O presidente ucraniano Volodymyr Zelensky comemorou, nas redes sociais, a aprovação da resolução crítica à invasão russa pela maioria dos países da ONU. “Eu louvo a aprovação da Assembleia Geral da ONU com uma maioria sem precedentes de votos a uma resolução com fortes exigências à Rússia para que pare imediatamente o ataque traiçoeiro a Ucrânia. Sou grato a todos e a todos os estados que votaram a favor”, escreveu Zelensky. “Os resultados destrutivos da votação mostram de forma convincente que uma coalizão global anti-Putin foi formada e está funcionando. O mundo está conosco. A verdade está do nosso lado. A vitória será nossa”, concluiu.

Aprovação da resolução da ONU

Mais cedo, com apoio do Brasil, a Assembleia-Geral da Organização das Nações Unidas (ONU) aprovou uma resolução contra a invasão russa à Ucrânia. No sétimo dia da guerra, os russos prosseguem com os ataques em diversas cidades ucranianas. A reunião foi convocada pelo Conselho de Segurança e feita de forma emergencial para discutir a situação no Leste Europeu. Para a aprovação, foi necessário maioria de 2/3 dos votantes. Foram 141 votos a favor, cinco contrários e 35 abstenções.

Brasil justifica voto a favor de resolução da ONU

O Brasil votou a favor da resolução da ONU que condenou os ataques à Rússia. Na justificativa, o embaixador brasileiro nas Nações Unidas, Ronaldo Costa Filho, disse que a resolução, porém, não vai “longe o suficiente” para uma paz sustentável. “A paz exige a retirada de tropas e um trabalho amplo das partes. A resolução não pode ser entendida como algo que permita a aplicação indiscriminada de sanções”, afirmou. “Pedimos a todos os atores que o engajamento em um acordo diplomático”, acrescentou.

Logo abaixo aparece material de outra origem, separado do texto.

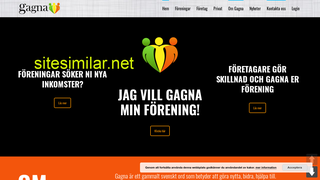 gagna.se alternative sites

“Não estamos em guerra com a Rússia”, enfatiza presidente francês

“Não estamos em guerra com a Rússia“, disse o presidente francês, Emmanuel Macron, em um discurso à nação nesta quarta-feira (2), Macron disse que a guerra contra a Ucrânia criou uma “ruptura” na Europa. O presidente francês acrescentou que dá importância à manutenção de contato com Volodymyr Zelensky e o presidente russo Vladimir Putin. O líder francês disse que manteve contato com Putin para tentar “convencê-lo a largar as armas” e também para evitar a “ampliação do conflito”.

ONU: quase 836 mil refugiados deixaram a Ucrânia

O Alto Comissariado da ONU para Refugiados disse, nesta quarta (2), que 835.928 refugiados deixaram a Ucrânia desde 24 de fevereiro. Mais da metade deles (453.982) fugiram pela Polônia. Outros 116.348 foram para a Hungria, afirma o ACNUR. Outras 96.000 pessoas se mudaram para a Federação Russa das regiões de Donetsk e Luhansk entre 18 e 23 de fevereiro. Essas duas regiões são controladas por separatistas apoiados pela Rússia. O Kremlin, em fevereiro, os reconheceu como estados independentes.